→ Aim of the task: Render the records starting at the line containing "to (x=278, y=309)?" and ending at the line containing "5332 millimetres" as a two-column CSV with the headers question_text and answer_text. Give one row per record, with each field quoted and any line breaks replaced by spaces.

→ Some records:
•••

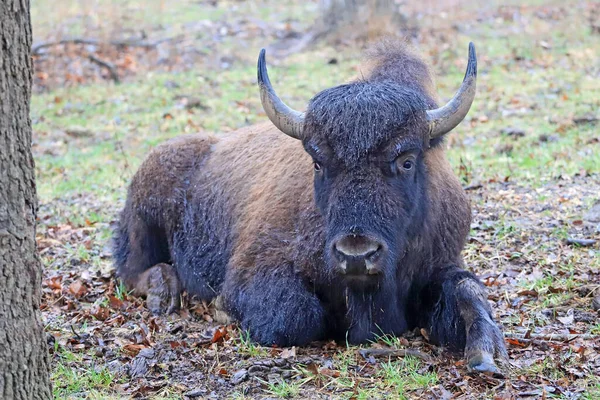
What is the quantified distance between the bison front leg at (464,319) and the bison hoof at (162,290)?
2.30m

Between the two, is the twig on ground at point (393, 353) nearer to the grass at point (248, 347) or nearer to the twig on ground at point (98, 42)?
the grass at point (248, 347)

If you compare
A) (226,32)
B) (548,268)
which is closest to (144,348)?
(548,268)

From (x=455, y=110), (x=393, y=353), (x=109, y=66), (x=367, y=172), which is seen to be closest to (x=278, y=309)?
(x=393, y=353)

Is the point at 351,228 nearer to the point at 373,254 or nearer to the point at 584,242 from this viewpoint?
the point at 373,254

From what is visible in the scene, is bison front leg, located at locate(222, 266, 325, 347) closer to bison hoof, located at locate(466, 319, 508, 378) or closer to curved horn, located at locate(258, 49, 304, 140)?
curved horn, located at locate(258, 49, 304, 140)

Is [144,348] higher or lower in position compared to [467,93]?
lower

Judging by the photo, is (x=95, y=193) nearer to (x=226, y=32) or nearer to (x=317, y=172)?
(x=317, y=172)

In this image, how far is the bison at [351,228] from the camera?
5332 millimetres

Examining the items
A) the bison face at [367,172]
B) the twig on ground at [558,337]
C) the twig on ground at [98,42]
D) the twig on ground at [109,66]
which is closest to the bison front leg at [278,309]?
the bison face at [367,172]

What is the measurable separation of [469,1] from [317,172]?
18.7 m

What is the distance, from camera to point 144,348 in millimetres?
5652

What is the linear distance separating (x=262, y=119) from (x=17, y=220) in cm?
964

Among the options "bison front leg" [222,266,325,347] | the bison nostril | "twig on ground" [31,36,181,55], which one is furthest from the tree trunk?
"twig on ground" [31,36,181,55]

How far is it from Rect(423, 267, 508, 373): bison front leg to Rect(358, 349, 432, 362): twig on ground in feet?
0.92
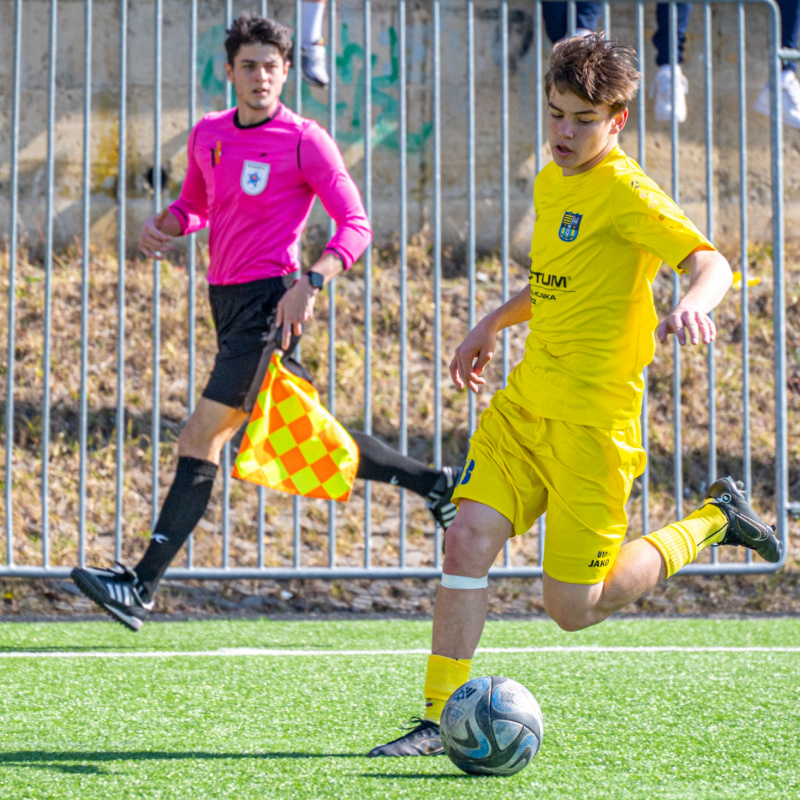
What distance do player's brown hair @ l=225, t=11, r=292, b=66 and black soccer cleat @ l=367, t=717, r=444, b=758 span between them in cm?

•••

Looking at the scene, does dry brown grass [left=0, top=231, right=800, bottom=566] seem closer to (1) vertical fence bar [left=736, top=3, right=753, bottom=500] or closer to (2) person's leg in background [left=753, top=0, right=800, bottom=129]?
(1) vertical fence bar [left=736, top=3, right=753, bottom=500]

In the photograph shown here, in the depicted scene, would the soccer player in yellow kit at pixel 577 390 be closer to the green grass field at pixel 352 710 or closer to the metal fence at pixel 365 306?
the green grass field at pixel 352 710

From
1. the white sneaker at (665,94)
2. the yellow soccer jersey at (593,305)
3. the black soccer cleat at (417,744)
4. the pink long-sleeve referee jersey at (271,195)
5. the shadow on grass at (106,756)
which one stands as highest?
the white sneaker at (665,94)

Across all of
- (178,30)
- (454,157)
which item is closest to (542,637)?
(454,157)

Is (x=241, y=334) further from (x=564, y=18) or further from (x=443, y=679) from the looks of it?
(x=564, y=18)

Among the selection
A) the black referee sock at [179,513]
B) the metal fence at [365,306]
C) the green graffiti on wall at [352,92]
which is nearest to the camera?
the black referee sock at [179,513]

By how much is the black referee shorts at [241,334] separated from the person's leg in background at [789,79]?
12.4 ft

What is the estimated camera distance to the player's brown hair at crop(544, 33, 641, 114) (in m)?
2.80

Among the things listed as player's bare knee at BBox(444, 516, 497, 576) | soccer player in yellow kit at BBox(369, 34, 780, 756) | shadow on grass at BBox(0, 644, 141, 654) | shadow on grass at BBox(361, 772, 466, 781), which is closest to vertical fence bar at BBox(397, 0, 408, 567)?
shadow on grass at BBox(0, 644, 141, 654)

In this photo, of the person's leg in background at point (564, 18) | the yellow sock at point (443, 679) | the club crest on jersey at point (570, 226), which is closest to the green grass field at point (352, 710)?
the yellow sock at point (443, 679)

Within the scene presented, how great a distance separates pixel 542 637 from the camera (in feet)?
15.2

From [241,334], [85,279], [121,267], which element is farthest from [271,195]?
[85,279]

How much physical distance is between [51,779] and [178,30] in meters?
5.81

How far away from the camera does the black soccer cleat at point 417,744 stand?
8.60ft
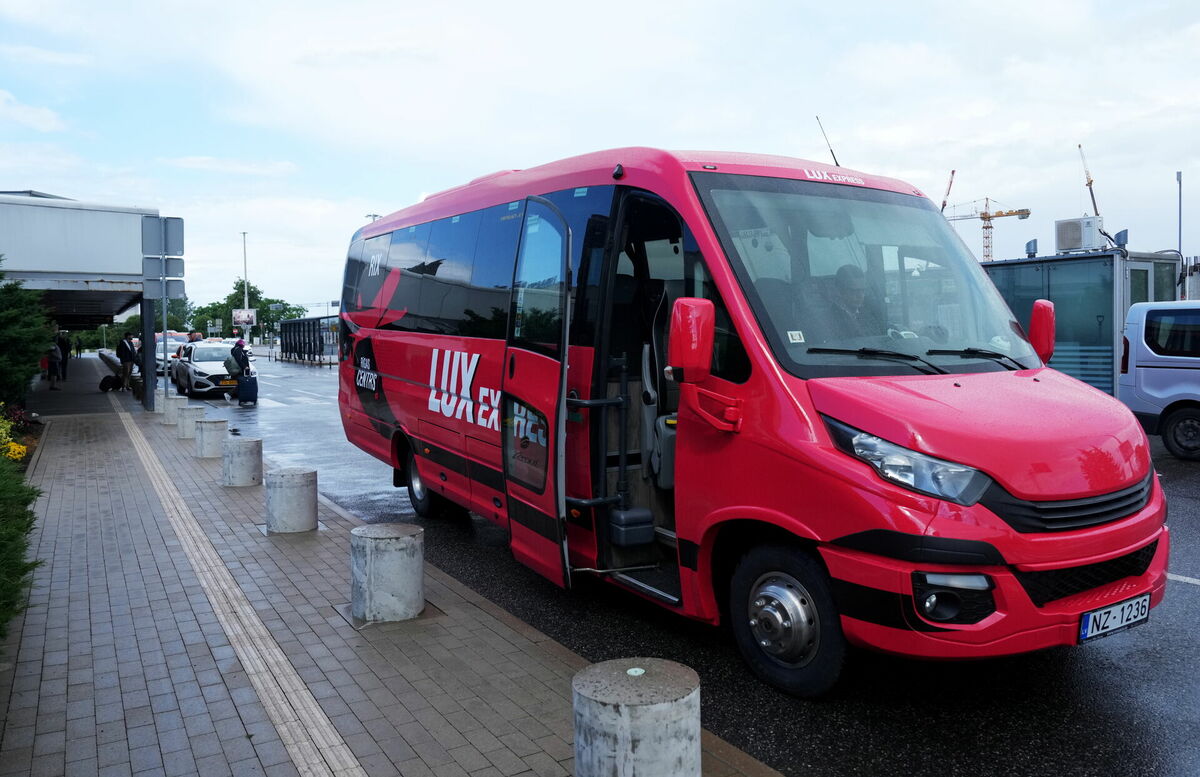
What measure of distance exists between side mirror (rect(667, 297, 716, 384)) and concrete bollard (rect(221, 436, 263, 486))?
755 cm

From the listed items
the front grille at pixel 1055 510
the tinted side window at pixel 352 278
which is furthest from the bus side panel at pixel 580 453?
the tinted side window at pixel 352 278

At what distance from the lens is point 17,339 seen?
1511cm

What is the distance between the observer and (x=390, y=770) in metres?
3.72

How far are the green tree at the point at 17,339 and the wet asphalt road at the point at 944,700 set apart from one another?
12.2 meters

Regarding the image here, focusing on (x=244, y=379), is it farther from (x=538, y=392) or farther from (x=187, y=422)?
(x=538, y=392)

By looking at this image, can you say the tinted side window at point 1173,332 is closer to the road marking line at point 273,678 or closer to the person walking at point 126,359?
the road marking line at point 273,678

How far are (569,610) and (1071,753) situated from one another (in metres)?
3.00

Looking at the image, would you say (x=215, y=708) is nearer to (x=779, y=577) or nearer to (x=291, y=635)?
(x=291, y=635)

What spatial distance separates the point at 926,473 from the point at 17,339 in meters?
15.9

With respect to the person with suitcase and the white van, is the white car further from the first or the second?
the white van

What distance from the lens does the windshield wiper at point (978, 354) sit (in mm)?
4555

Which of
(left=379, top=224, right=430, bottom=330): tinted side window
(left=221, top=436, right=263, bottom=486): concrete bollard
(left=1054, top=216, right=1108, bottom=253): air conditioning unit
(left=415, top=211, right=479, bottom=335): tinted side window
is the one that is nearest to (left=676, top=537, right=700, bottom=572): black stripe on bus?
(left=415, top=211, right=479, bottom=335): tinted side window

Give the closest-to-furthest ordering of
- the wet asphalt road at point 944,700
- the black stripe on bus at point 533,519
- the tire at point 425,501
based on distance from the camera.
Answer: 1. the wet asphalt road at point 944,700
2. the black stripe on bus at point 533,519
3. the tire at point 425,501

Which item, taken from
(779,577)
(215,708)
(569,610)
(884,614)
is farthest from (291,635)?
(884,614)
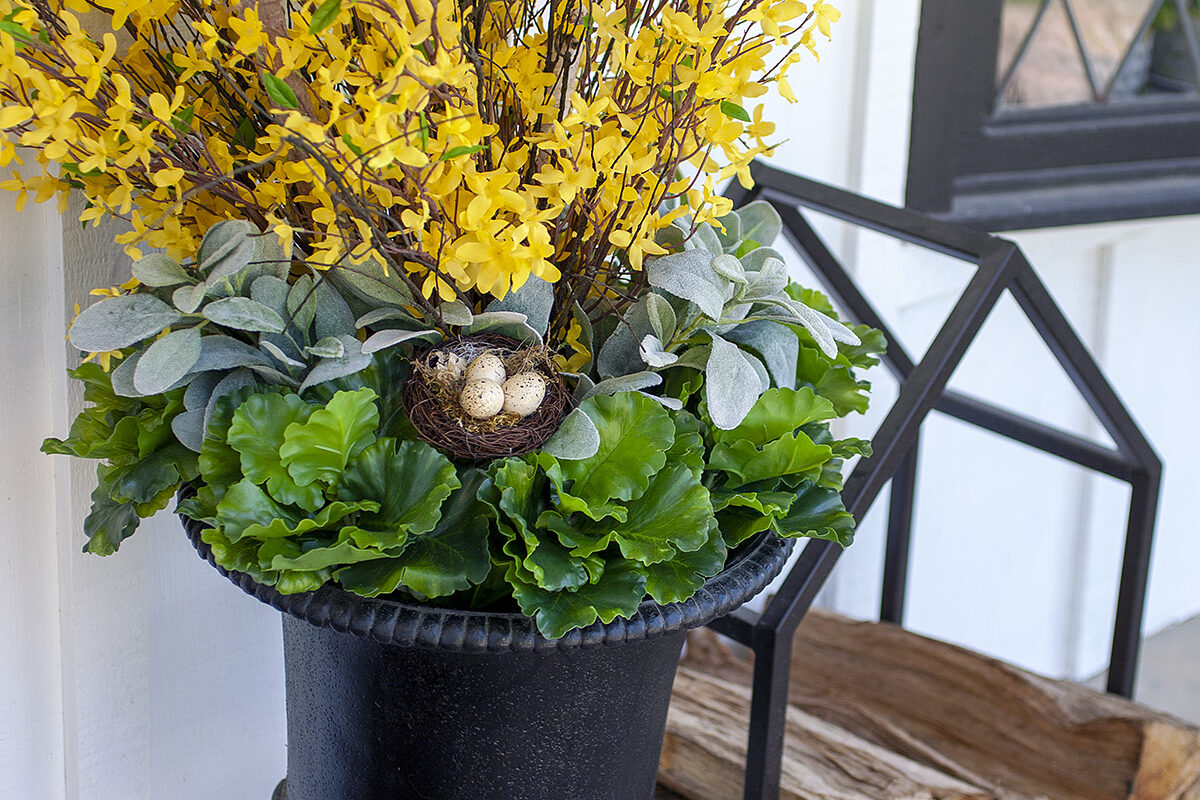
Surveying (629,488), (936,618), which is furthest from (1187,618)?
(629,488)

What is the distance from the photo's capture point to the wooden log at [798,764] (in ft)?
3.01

•••

→ Response:
question_text,answer_text
"From (x=455, y=110), (x=393, y=353), (x=109, y=66), (x=367, y=172), which is seen to be closest to (x=278, y=309)?","(x=393, y=353)"
"Is the point at 351,228 nearer to the point at 373,254 or nearer to the point at 584,242 from this viewpoint?","the point at 373,254"
"From what is visible in the scene, is bison front leg, located at locate(222, 266, 325, 347) closer to bison hoof, located at locate(466, 319, 508, 378) or closer to curved horn, located at locate(258, 49, 304, 140)?","curved horn, located at locate(258, 49, 304, 140)"
"Is [144,348] higher or lower in position compared to [467,93]?","lower"
"Judging by the photo, is (x=95, y=193) nearer to (x=226, y=32) or nearer to (x=317, y=172)?","(x=317, y=172)"
"In this image, how far is the bison at [351,228] from the camera?","5332 millimetres"